Segment Start: DATA SUPPLIED
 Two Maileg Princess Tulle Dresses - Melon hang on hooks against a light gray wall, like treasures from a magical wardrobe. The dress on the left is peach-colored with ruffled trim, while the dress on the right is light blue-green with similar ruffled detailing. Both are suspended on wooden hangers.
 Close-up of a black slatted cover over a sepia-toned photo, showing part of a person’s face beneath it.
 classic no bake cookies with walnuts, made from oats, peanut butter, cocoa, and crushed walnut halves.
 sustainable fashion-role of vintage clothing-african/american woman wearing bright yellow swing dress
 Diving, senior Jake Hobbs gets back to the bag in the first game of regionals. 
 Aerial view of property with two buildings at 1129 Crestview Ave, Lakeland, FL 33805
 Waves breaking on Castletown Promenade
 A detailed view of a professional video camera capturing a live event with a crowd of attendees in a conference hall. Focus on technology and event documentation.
Segment End: DATA SUPPLIED
Segment Start: DATA SUPPLIED
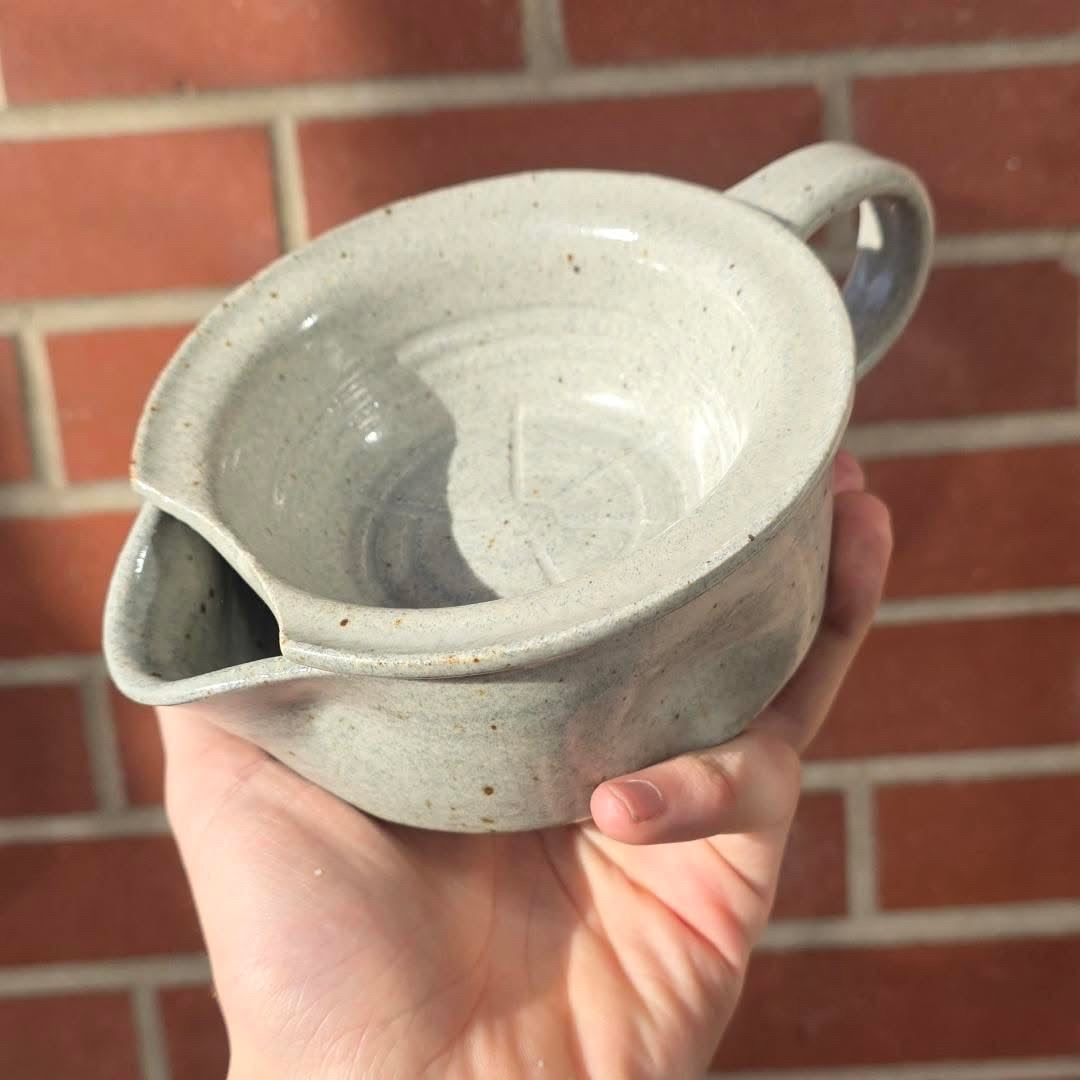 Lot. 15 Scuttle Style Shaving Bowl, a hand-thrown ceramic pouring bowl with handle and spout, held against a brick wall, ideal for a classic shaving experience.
Segment End: DATA SUPPLIED
▶ [YOUR GOAL] Arrange the records from the line containing "Two Maileg Princess" through the line containing "Waves breaking on Castletown Promenade" as a Markdown table. Use two columns, Row for the row number and Record for the line, and leave out any blank lines.

▶ [YOUR RESPONSE]
| Row | Record |
|---|---|
| 1 |  Two Maileg Princess Tulle Dresses - Melon hang on hooks against a light gray wall, like treasures from a magical wardrobe. The dress on the left is peach-colored with ruffled trim, while the dress on the right is light blue-green with similar ruffled detailing. Both are suspended on wooden hangers. |
| 2 |  Close-up of a black slatted cover over a sepia-toned photo, showing part of a person’s face beneath it. |
| 3 |  classic no bake cookies with walnuts, made from oats, peanut butter, cocoa, and crushed walnut halves. |
| 4 |  sustainable fashion-role of vintage clothing-african/american woman wearing bright yellow swing dress |
| 5 |  Diving, senior Jake Hobbs gets back to the bag in the first game of regionals.  |
| 6 |  Aerial view of property with two buildings at 1129 Crestview Ave, Lakeland, FL 33805 |
| 7 |  Waves breaking on Castletown Promenade |